第1話 キーコンフィグ
会話文ばっかですね。見づらいし、なにより文学的心得がいまいち感じられない。
私の文章力の無さが招いた結果です。もっと精進したいものです。
「合格、って――あんた、私を試してたのか?」
身長164cm程の、黒髪ショートの女だった。
「うむ。弱冠14歳にして大学を卒業する程と聞いたのでな、運や偶然に支配されているのではと思ったが――その様子だと、実際になかなか腕が立つようだな。

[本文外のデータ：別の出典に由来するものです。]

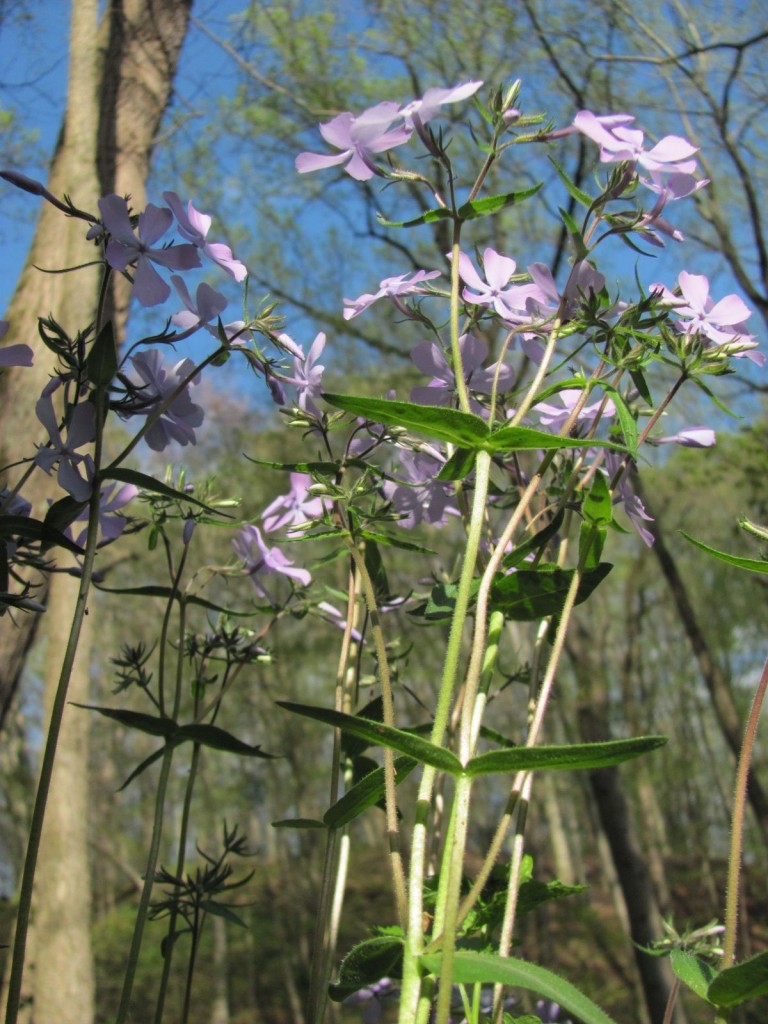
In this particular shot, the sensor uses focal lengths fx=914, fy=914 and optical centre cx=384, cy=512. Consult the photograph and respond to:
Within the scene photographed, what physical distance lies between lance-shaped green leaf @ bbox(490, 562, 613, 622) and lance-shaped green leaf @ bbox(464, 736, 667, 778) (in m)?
0.23

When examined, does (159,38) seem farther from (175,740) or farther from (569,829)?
(569,829)

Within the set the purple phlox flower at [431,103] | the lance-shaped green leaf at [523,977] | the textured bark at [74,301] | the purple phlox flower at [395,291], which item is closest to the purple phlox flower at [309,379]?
the purple phlox flower at [395,291]

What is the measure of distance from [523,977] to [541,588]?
0.42 metres

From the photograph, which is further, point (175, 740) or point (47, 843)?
point (47, 843)

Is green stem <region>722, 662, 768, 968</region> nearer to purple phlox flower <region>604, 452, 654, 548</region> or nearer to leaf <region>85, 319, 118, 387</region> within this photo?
purple phlox flower <region>604, 452, 654, 548</region>

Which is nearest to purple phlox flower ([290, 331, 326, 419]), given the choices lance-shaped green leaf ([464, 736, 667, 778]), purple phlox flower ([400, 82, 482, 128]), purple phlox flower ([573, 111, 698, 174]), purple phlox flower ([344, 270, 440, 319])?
purple phlox flower ([344, 270, 440, 319])

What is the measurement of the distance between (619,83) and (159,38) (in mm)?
4187

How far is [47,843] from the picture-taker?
5395mm

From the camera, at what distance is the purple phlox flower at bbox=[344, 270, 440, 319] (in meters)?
1.02

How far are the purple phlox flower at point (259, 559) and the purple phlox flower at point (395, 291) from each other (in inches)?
15.2

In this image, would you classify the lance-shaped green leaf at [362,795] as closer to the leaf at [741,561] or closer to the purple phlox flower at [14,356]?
the leaf at [741,561]

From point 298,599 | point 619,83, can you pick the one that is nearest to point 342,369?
point 619,83

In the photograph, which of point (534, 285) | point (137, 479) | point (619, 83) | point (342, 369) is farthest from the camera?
point (342, 369)

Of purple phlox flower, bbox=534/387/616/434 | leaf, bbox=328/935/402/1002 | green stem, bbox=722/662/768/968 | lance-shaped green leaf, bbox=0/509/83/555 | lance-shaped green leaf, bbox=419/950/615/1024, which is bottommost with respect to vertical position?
leaf, bbox=328/935/402/1002
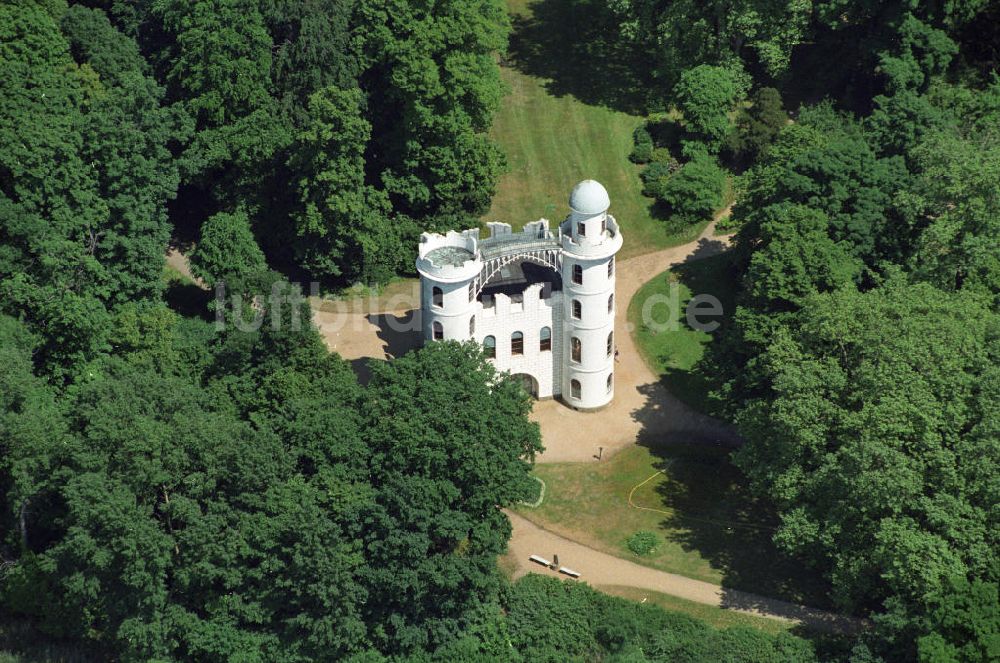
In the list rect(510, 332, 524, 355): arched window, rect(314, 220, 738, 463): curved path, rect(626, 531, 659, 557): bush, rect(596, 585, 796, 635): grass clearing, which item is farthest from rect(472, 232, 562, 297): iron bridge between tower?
rect(596, 585, 796, 635): grass clearing

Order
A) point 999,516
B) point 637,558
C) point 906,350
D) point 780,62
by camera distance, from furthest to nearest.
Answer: point 780,62
point 637,558
point 906,350
point 999,516

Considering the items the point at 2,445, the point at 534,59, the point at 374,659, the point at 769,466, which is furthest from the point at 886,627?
the point at 534,59

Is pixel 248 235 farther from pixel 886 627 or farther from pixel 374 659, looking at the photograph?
pixel 886 627

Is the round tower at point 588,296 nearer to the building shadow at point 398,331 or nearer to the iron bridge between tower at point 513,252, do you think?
the iron bridge between tower at point 513,252

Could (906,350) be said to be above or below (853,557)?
above

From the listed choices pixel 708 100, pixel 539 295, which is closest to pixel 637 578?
pixel 539 295

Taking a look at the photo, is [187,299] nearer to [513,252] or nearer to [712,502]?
[513,252]
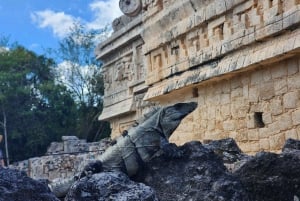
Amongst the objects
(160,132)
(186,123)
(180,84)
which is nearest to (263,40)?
(180,84)

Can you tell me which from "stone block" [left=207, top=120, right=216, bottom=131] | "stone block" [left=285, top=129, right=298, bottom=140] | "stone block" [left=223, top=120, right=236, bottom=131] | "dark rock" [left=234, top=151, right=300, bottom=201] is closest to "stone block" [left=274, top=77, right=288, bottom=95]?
"stone block" [left=285, top=129, right=298, bottom=140]

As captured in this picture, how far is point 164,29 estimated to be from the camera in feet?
29.3

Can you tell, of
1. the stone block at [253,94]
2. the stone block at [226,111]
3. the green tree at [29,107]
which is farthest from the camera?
the green tree at [29,107]

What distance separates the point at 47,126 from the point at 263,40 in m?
18.0

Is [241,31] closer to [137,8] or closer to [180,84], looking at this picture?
[180,84]

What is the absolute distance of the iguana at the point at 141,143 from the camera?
11.2 feet

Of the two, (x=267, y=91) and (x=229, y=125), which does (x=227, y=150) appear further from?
(x=229, y=125)

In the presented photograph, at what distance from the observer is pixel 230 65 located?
6.95m

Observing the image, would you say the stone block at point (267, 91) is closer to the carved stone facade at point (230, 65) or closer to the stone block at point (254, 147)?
the carved stone facade at point (230, 65)

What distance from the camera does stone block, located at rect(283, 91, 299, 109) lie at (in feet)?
20.4

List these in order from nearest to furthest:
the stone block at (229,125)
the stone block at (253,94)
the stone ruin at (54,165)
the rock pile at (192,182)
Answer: the rock pile at (192,182), the stone block at (253,94), the stone block at (229,125), the stone ruin at (54,165)

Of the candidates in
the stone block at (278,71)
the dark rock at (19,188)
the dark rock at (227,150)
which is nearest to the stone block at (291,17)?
the stone block at (278,71)

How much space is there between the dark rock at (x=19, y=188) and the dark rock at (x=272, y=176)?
1.01 metres

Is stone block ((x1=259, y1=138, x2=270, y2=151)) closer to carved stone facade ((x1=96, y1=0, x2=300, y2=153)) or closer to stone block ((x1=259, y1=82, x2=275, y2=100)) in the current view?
carved stone facade ((x1=96, y1=0, x2=300, y2=153))
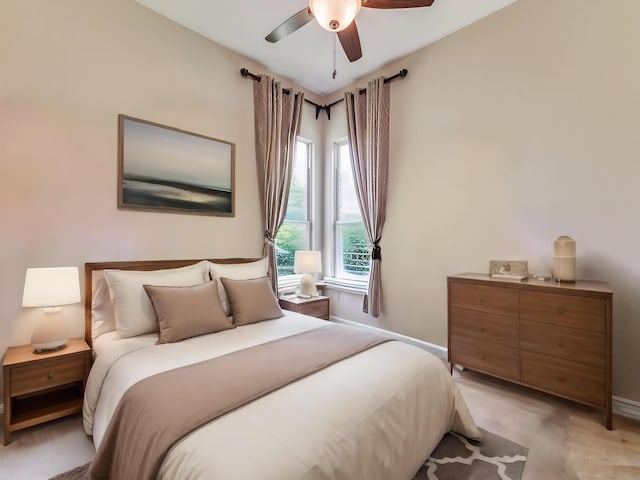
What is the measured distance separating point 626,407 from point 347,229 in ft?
10.0

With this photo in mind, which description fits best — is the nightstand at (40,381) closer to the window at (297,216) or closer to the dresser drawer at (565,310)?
the window at (297,216)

自己紹介をしておこう。私はレナ、15歳。キーは『銃砲』だ」
「年下だったのかよ……大人っぽいな。それに、異国人か?」
「いや、貴様と同じ、この国の立派な国民だ」
「貴様、って……言っとくけど、1歳だけとはいえ私の方が年上だからな。背はお前の方が高けーけど。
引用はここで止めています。